Die Linkspartei warf der Polizei vor, nicht unverzüglich eingeschritten zu sein, als die Rechtsextremisten auf die Fotojournalisten losgingen. „Das belegen mehrere Fotos“, sagte Linke-Innenexpertin Pia Zimmermann. Der Landesregierung warf sie eine Mitschuld an dem Vorfall vor. „Wer wie die Landesregierung Neofaschismus im Land verharmlost, Kameradschaften ungehindert agieren lässt und sich einem neuen NPD-Verbotsverfahren verweigert, der muss sich nicht wundern, wenn Neonazis verstärkt den öffentlichen Raum besetzen“, sagte Zimmermann.

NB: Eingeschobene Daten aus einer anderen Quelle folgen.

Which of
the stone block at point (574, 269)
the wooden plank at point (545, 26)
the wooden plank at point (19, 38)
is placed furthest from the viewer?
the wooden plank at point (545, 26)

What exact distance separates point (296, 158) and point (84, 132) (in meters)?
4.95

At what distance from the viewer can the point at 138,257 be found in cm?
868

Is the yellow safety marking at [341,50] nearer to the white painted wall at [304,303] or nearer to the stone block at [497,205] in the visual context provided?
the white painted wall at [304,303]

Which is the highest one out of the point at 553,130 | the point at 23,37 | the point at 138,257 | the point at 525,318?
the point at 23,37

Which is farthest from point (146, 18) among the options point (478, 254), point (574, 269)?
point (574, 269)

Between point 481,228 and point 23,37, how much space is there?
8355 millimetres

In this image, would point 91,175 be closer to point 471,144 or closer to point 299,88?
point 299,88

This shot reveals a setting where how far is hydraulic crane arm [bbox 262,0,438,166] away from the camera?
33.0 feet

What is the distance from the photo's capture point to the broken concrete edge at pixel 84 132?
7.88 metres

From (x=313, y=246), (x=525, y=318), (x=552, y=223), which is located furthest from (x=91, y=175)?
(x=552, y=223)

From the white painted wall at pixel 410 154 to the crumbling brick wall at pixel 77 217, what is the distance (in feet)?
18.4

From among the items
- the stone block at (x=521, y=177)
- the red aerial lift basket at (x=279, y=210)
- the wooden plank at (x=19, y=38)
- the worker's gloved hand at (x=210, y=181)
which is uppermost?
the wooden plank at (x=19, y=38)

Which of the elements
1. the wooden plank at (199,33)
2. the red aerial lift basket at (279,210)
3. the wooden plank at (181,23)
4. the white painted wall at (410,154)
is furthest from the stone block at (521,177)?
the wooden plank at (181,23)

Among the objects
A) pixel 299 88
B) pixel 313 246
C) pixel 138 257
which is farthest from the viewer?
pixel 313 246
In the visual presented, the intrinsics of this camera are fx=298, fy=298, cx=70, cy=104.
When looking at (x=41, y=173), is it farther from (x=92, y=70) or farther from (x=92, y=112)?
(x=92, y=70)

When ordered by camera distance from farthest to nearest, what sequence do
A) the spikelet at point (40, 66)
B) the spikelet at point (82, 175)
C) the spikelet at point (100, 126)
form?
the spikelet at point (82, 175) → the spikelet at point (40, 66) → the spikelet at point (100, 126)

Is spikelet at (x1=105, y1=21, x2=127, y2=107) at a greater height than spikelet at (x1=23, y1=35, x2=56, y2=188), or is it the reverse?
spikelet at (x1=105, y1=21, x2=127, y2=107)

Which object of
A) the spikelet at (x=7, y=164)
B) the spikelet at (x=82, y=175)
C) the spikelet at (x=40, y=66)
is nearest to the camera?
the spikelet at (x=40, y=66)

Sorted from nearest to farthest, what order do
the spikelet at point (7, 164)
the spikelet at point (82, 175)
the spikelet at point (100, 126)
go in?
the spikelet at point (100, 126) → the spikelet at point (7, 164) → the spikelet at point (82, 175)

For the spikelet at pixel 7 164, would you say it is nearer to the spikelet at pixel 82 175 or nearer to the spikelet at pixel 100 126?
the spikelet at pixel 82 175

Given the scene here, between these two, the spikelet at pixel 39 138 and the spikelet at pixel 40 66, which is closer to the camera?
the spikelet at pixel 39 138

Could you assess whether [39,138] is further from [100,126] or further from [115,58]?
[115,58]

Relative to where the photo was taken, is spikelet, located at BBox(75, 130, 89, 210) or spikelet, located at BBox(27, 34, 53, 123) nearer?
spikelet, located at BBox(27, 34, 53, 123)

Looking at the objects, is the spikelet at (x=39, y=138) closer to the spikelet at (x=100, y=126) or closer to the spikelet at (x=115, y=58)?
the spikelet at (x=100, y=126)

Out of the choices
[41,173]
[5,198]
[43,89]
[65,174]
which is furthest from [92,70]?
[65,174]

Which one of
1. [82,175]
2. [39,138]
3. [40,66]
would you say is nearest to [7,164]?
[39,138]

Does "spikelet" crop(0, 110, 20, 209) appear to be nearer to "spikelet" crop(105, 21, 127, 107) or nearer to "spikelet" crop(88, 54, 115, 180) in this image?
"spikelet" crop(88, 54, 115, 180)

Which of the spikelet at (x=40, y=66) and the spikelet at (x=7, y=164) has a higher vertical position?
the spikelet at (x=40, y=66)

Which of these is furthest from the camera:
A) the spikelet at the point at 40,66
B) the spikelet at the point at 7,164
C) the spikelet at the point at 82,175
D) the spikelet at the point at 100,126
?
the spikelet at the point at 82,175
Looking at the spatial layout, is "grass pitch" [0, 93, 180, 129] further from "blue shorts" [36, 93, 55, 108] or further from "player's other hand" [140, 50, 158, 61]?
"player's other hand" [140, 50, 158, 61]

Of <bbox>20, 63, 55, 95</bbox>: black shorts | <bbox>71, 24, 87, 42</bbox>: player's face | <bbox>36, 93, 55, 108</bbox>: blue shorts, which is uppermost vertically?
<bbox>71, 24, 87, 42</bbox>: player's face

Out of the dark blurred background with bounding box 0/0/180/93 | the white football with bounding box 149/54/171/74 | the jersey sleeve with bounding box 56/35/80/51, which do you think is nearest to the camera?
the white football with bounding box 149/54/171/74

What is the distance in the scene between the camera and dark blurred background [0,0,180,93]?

Noch unklar ist, ob Rieger und seine Gesinnungsgenossen ihr Museum tatsächlich errichten dürfen. Die Stadt Wolfsburg hatte eine derartige Nutzung des Gebäudes aus baurechtlichen Gründen untersagt. Dagegen legte Rieger Beschwerde ein, der das Oberverwaltungsgericht (OVG) in Lüneburg am Freitag stattgab. Die Pläne zur Errichtung des Museums seien für eine Untersagungsverfügung noch zu wenig „konkret und greifbar“, sagte ein OVG-Sprecher. Bislang seien lediglich Flugblätter verteilt worden.

Die Wolfsburger Stadtverwaltung betonte, die OVG-Entscheidung bedeute nicht, dass ein Museum eingerichtet werden dürfe. Sie beinhalte lediglich, dass der Widerspruch der Rechten eine aufschiebende Wirkung für das baurechtliche Verbot habe. „Die Stadt Wolfsburg wird sehr genau beobachten, was in der Immobilie geschieht und wird allen Indizien für eine Nutzungsänderung an dem Objekt nachgehen“, sagte Stadtrat Werner Borcherding.